The simplest and most obvious way nurse practitioners have been a part of the solution has been availability. Michelle Ellenburg M.S.N., R.N. with St. Anthony Hospital. “We definitely have quicker access. Everyone can get in to see a nurse practitioner eventually. I’ve had a handful of patients who have been referred to me from the E.R., who have had no primary care provider. One lady was diagnosed with diabetes while in the hospital. She had no access to any care, and she came in and saw me. We got her tools to monitor her diabetes, and in the last 6 months we’ve gotten her diabetes really under control!”

 

Many times the sheer speed of receiving care can make a significant impact. “When patients like her are able to get in to see me in the first couple of days after her hospital visit, I think that makes the difference. When people get big diagnoses like that, and on top of it you tell them, ‘these are the lifestyle changes you have to make’, it’s a bigger impact when you are able to tell them immediately after their diagnosis.”

 

We have already seen the impact of nurse practitioners on the health care systems of rural areas. Michelle Ellenburg had quite a few friends that she graduated with at the University of Oklahoma who were from rural areas and all went back to their own communities. “Just talking with them briefly since then, you can tell that they’re really busy. I’m getting busy, but I’m in the city, and there are a lot of care providers to see. They’ve all been crazy busy because there are so many people that need health care who haven’t been able to receive it before.
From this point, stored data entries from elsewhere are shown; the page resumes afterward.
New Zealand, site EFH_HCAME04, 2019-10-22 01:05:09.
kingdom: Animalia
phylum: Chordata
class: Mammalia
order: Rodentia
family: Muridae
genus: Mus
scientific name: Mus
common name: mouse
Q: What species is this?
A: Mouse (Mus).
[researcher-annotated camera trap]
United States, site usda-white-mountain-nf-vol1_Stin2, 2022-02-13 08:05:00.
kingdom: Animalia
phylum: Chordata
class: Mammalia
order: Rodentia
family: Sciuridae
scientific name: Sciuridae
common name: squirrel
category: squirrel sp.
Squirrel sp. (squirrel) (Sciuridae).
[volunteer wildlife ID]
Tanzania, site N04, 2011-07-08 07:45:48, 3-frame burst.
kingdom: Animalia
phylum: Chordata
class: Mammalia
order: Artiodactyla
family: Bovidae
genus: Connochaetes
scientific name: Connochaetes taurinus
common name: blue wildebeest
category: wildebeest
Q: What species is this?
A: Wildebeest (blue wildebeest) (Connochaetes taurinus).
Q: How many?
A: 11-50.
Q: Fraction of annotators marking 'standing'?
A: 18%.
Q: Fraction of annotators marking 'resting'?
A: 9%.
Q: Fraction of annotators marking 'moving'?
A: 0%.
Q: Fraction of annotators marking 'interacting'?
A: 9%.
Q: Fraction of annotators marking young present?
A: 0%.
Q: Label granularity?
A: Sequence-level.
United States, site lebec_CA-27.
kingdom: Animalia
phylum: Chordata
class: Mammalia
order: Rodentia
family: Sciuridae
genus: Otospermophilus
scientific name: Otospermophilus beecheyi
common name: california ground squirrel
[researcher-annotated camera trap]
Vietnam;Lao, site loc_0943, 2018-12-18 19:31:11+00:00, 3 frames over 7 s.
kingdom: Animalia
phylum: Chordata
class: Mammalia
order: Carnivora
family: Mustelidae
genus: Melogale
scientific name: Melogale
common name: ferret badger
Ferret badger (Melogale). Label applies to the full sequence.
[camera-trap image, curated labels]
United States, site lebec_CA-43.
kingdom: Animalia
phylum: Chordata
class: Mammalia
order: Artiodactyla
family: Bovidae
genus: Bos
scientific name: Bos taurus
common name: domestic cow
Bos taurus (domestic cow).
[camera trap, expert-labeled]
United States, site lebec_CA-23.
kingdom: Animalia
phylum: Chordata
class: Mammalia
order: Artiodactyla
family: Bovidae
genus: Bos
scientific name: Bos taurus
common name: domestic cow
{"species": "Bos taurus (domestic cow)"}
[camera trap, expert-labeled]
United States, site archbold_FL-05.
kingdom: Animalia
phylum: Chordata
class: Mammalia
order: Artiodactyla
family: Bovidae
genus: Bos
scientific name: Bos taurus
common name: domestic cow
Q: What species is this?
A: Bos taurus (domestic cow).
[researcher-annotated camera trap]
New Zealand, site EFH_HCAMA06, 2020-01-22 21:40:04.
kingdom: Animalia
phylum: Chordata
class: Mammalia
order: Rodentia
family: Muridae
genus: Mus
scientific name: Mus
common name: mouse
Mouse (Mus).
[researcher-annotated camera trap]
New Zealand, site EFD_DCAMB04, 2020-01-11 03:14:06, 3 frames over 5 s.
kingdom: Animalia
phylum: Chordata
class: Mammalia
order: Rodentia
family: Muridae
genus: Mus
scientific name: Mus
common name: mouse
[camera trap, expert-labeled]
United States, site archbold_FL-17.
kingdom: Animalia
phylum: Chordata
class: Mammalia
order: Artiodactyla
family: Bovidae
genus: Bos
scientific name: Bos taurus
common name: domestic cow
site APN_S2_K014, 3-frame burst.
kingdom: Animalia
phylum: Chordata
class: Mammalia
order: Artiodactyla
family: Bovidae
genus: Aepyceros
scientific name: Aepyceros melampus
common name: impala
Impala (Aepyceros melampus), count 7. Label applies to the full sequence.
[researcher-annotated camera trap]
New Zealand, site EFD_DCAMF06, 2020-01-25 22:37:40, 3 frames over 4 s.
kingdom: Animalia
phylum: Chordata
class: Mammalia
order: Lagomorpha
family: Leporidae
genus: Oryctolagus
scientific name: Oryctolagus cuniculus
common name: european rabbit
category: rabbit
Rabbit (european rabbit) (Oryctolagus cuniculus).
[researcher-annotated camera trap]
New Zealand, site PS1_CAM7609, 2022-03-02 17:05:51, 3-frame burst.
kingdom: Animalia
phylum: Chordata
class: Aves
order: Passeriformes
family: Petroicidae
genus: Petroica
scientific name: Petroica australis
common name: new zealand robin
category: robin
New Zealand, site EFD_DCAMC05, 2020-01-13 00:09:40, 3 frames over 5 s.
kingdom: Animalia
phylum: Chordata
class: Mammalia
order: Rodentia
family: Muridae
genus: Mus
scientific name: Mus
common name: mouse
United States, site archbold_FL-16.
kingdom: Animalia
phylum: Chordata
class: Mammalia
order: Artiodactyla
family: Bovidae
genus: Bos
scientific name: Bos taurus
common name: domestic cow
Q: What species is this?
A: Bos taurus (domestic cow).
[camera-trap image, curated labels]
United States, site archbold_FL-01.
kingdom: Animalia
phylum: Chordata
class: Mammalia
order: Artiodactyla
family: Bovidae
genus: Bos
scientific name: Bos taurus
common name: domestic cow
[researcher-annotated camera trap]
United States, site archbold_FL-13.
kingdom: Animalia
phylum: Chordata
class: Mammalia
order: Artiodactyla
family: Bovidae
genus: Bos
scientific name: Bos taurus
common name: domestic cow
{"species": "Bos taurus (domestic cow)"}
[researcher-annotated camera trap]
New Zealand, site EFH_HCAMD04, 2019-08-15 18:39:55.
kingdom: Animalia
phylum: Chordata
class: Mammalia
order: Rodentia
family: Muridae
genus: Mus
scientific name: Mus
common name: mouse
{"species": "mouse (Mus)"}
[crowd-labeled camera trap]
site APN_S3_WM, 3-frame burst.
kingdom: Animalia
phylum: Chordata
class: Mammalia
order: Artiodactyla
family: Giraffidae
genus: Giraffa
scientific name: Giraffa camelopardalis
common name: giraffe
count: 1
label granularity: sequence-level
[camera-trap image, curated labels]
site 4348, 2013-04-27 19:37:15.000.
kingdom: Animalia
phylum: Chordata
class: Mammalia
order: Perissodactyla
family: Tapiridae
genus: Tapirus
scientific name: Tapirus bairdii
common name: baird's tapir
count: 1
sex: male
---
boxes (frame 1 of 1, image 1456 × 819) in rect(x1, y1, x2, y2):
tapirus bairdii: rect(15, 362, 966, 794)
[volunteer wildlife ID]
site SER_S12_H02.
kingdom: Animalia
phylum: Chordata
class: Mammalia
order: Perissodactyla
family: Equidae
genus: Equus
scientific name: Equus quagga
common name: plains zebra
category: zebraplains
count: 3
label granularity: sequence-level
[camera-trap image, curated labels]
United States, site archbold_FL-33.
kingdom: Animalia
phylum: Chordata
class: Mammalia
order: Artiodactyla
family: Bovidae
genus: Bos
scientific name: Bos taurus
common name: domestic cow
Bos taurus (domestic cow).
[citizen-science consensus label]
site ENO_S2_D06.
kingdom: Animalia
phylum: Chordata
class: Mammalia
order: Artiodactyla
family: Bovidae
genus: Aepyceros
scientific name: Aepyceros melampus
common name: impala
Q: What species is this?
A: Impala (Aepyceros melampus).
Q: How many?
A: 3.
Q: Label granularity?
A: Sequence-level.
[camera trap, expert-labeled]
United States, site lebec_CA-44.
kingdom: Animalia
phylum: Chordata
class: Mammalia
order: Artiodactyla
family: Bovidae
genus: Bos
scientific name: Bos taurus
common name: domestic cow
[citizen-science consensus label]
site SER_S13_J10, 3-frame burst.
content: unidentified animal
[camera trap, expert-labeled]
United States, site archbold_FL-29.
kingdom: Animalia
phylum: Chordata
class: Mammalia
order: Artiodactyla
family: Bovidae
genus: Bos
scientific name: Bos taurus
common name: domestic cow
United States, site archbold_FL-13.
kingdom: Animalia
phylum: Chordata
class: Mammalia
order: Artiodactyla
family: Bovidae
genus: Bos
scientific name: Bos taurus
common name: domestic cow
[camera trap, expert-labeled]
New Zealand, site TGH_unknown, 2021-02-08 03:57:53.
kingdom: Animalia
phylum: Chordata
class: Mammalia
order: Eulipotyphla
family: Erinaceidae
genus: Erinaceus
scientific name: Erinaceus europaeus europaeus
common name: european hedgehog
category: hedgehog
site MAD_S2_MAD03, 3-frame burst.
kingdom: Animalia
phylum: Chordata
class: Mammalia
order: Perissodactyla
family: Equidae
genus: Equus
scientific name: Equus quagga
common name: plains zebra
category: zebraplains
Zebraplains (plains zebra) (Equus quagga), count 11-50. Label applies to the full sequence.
Or their patients were driving long distances to receive care, and now they are able to get care in their own communities. Nurse practitioners are definitely filling that gap.”

 

Not only are nurse practitioners more available, but also their bedside manner is impressive. “Nurse practitioners are great, specifically more holistic… we spend more time getting to know you and understand why you make the decisions you’re making. Like maybe you can’t afford your blood pressure medication, so we do a good job of help people getting resources like that, so I think we’re awesome. Almost all of my patients say, ‘You know, it’s so nice to feel like I’m heard’. I feel like I’ve heard that a lot lately. That is because, you know, I worked along the bedside, and I was trained as a nurse, and that’s just usually our mannerisms.”

 

Nurse practitioners are more available, uniquely qualified and carefully trained in bedside patient care. As health care advances across the country, nurse practitioners will continue to play a vital role in primary care.